In this post we outline Tufte's six Fundamental Principles of Analytical Design from the fifth chapter of his book "Beautiful Evidence". Following these principles will help you to elegantly convey your information.
The map above was created by E.J. Marey in 1869 to summarize Napoleon's Russian campaign of 1812-1813. The base layer is a map beginning Niemen River and ending in Moscow. The brown lines show the army on the Journey into Russia, and the black show the return journey. The width of these lines indicate the size of the army. A scale bar indicates distances, and the temperature and dates are indicated for the return journey. Tufte uses this figure to illustrate each of his principles.
Principle 1:
Show comparisons, contrasts, differences
Principle 2:
Show causality, mechanism, explanation, systematic structure
Principle 3:
Show multivariate data; that is, show more than 1 or 2 variables
Principle 4:
Completely integrate words, numbers, images, diagrams
Principle 5:
Thoroughly describe the evidence. Provide a detailed title, indicate the authors and sponsors, document the data sources, show complete measurement scales, point out relevant issues.
Principle 6:
Analytical presentations ultimately stand or fall depending on the quality, relevance, and integrity of their content.

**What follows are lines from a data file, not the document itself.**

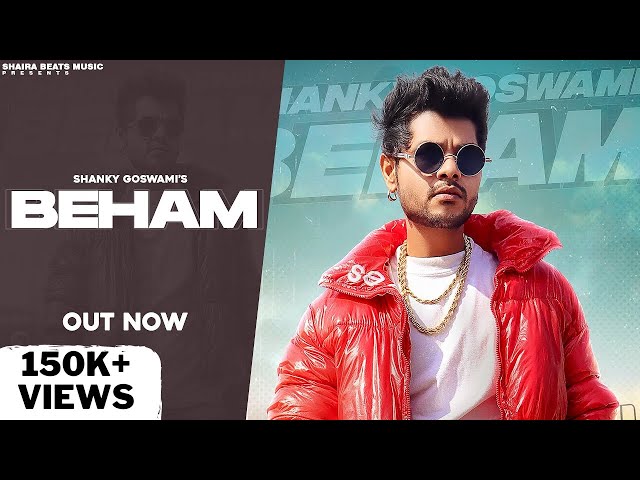 SHANKY GOSWAMI : BEHAM | Vikram Pannu | New Haryanvi Songs Haryanavi 2021 | RawLoaded | Shaira Beats class=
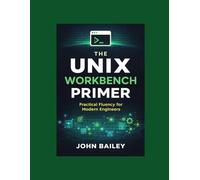 The Unix Workbench Primer: Practical Fluency for Modern Engineers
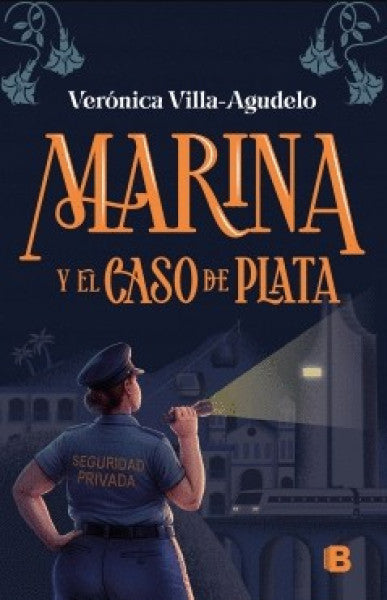 MARINA Y EL CASO DE PLATA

When to Apply these Principles
Tufte ends this chapter with these words: "The purpose of an evidence presentation is to assist thinking. Thus presentations should be constructed so as to assist with the fundamental intellectual tasks in reasoning about evidence: describing the data, making multivariate comparisons, understanding causality, integrating a diversity of evidence, and documenting the analysis [...] If the intellectual task is to make comparisons, as it is in nearly all data analysis, then 'Show comparisons' is the design principle. If the intellectual task is to understand causality, then the design principle is to use architectures and data elements that show causality."In other words, be thoughtful about the purpose of your figures. Often you will be creating a narrative, and each figure will play a particular role. A first figure may highlight a big-picture problem, while a central figure may display the results from a key experiment. A final figure may integrate the results into an explanation of causality. In each case, design the figure with its purpose in mind, and apply design principles accordingly.